Le milieu religieux et musical congolais est secoué par un scandale de grande ampleur impliquant le célèbre chantre chrétien Noé Gambela. Ce dernier, âgé de 25 ans, fait face à de nombreuses accusations de viol et de harcèlement sexuel, formulées par plusieurs femmes. Le mercredi 18 septembre 2024, l’homme de Dieu est sorti de son silence, en présentant publiquement des excuses à ses victimes. Ce méa culpa intervient après plusieurs plaintes déposées à son encontre.

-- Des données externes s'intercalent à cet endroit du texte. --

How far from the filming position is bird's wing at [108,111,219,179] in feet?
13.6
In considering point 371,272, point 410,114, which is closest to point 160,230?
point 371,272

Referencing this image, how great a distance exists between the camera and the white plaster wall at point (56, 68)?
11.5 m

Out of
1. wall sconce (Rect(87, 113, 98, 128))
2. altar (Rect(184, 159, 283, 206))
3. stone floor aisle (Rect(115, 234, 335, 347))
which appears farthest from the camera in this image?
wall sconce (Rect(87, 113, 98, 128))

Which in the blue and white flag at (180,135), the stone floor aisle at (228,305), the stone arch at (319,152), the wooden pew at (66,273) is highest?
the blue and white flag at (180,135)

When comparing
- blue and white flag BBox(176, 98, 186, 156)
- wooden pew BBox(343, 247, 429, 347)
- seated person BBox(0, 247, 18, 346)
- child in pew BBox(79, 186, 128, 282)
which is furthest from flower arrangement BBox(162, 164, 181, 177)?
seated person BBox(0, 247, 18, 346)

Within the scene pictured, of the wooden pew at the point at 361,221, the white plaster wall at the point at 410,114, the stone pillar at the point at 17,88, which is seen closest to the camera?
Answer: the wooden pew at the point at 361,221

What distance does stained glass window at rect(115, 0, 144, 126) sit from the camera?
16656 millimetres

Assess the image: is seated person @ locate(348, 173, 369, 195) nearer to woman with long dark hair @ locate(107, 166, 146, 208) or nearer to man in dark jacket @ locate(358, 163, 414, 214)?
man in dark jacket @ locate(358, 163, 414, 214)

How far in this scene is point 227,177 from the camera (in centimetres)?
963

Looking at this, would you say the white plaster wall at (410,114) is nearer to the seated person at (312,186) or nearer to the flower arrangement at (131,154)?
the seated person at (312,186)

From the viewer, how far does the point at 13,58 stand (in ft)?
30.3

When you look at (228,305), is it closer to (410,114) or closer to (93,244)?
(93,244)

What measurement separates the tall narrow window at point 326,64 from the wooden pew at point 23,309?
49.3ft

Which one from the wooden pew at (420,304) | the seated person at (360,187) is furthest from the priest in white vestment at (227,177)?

Les faits qui ont déclenché le scandale
Depuis plusieurs jours, des femmes se succèdent pour accuser Noé Gambela d’abus sexuels. Selon les témoignages recueillis, ces abus auraient commencé dès 2021, période à laquelle l’artiste aurait profité de son statut de leader religieux pour manipuler et agresser sexuellement ses fidèles. Les accusations, de plus en plus nombreuses, pointent du doigt un comportement répétitif d’abus de pouvoir, dans lequel Gambela aurait utilisé diverses méthodes pour forcer ses victimes à des rapports non consentis. Parmi ces victimes, certaines affirment avoir subi des pressions émotionnelles, tandis que d’autres évoquent des actes de harcèlement constant.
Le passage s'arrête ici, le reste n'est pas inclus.